:: ENTRIES SUPPLIED ::
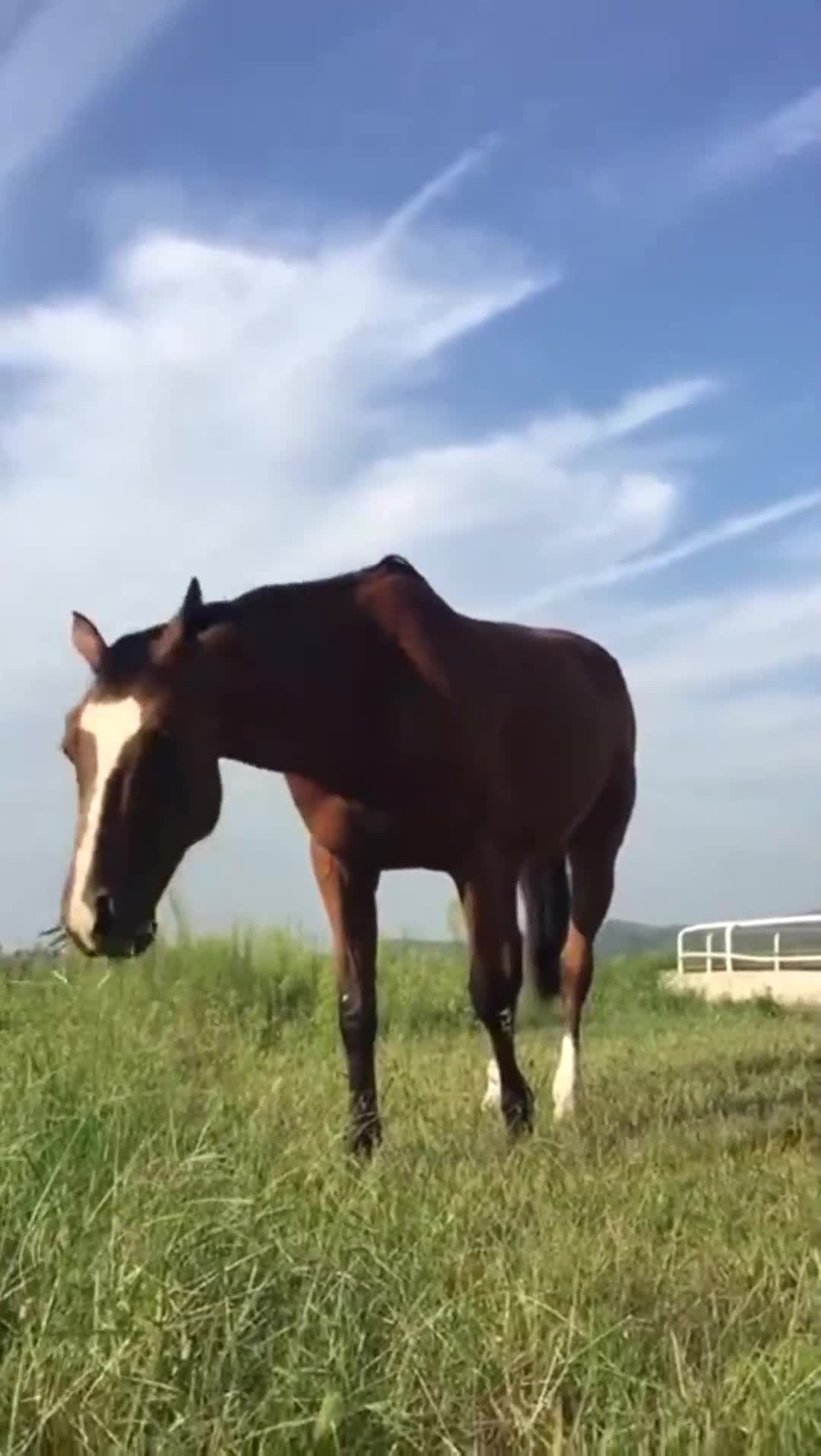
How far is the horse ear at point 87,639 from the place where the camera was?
4809mm

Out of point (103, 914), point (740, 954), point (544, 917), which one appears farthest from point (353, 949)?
point (740, 954)

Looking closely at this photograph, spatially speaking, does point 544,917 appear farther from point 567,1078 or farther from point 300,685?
point 300,685

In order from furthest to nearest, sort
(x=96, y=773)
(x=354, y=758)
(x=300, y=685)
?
(x=354, y=758) < (x=300, y=685) < (x=96, y=773)

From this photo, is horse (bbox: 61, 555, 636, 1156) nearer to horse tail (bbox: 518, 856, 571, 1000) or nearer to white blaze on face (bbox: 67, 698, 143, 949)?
white blaze on face (bbox: 67, 698, 143, 949)

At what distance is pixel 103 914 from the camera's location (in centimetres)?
432

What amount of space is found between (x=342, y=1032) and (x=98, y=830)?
5.32 ft

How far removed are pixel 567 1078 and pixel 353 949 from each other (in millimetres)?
1234

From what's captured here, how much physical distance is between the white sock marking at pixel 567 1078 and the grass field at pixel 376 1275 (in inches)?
29.7

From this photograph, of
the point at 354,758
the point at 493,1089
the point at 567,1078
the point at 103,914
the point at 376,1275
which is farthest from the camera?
the point at 567,1078

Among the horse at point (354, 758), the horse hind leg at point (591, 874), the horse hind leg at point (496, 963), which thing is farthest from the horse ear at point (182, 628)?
the horse hind leg at point (591, 874)

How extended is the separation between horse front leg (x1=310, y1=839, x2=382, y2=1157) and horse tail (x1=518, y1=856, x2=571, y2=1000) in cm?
193

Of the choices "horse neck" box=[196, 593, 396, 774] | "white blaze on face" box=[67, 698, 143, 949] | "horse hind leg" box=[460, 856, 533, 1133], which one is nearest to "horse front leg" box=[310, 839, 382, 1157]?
"horse hind leg" box=[460, 856, 533, 1133]

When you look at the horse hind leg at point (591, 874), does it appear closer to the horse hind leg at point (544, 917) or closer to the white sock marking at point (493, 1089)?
the horse hind leg at point (544, 917)

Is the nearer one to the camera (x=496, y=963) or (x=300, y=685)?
(x=300, y=685)
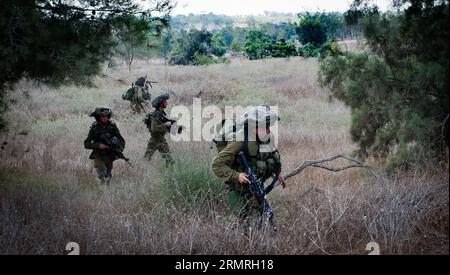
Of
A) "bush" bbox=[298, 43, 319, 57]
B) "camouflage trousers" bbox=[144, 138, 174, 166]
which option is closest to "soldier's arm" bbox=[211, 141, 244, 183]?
"camouflage trousers" bbox=[144, 138, 174, 166]

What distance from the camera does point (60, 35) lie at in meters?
4.69

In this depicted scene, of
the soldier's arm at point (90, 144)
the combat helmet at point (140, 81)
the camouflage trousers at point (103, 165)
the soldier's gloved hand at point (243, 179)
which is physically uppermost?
the combat helmet at point (140, 81)

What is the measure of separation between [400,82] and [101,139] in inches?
150

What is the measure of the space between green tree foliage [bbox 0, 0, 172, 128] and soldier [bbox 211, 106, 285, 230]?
2191 millimetres

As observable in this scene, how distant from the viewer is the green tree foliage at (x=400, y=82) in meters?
3.56

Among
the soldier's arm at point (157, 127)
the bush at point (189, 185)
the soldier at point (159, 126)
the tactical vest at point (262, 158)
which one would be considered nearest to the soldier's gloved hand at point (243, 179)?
the tactical vest at point (262, 158)

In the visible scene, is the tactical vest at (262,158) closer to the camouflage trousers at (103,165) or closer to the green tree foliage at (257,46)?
the camouflage trousers at (103,165)

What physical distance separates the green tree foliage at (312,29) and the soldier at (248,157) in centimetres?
3460

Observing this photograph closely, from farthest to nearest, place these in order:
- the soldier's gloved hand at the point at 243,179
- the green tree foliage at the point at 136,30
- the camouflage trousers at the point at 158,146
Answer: the camouflage trousers at the point at 158,146 → the green tree foliage at the point at 136,30 → the soldier's gloved hand at the point at 243,179

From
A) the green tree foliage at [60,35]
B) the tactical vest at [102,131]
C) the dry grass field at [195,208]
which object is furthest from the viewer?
the tactical vest at [102,131]

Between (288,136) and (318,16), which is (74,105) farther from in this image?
(318,16)

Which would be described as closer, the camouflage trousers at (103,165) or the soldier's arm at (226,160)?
the soldier's arm at (226,160)

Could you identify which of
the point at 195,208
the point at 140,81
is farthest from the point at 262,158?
the point at 140,81

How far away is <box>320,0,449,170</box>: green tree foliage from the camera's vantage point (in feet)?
11.7
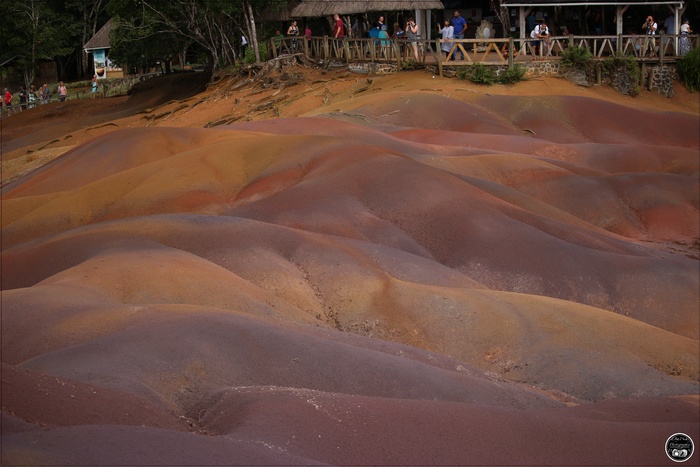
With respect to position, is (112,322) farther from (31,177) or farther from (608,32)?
(608,32)

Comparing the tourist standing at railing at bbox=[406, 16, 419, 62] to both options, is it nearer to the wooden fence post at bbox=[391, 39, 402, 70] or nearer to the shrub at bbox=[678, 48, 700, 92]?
the wooden fence post at bbox=[391, 39, 402, 70]

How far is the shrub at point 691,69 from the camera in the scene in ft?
112

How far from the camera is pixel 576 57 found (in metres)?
33.8

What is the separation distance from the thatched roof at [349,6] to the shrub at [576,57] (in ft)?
16.8

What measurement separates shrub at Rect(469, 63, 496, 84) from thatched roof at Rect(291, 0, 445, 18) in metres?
3.69

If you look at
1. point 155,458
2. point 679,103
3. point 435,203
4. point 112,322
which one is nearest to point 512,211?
point 435,203

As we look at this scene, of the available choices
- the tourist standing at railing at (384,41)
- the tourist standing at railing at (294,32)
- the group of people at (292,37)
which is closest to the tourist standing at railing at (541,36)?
the tourist standing at railing at (384,41)

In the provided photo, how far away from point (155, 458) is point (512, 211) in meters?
12.6

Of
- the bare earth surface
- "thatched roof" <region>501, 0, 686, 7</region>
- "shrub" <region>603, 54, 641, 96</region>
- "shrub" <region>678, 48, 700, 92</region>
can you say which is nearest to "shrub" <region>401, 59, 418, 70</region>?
→ "thatched roof" <region>501, 0, 686, 7</region>

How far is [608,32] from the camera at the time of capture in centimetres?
3797

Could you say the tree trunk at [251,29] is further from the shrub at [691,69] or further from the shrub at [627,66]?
the shrub at [691,69]

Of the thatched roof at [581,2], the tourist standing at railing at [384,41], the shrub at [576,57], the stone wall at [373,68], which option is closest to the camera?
the shrub at [576,57]

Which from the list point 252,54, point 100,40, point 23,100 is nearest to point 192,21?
point 252,54

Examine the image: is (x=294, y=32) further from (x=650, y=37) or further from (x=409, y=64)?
(x=650, y=37)
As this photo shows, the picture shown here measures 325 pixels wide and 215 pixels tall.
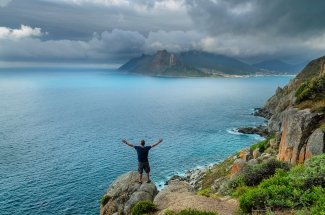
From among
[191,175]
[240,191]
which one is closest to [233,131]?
[191,175]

:: GOAL OF THE EXERCISE ::
Rewrite the items from the very start through the line holding "(x=354, y=758) <", inclusive, keeping the requests as they are. Add 75 to every number in the answers, both the coordinates and the distance, and leave the pictures out.

:: OUTPUT FOR THIS TASK ::
How far is the horse ear at point 87,639 from the place where the camera was?
4884mm

Out of point (103, 914), point (740, 954), point (544, 917), which one appears farthest from point (353, 949)?
point (815, 1029)

Looking closely at this photograph, spatially speaking, does point 544,917 appear farther from point 567,1078 or farther from point 300,685?
point 375,760

In order from furthest to nearest, sort
(x=96, y=773)
(x=354, y=758)
(x=300, y=685)
?
(x=429, y=833) < (x=375, y=760) < (x=171, y=848)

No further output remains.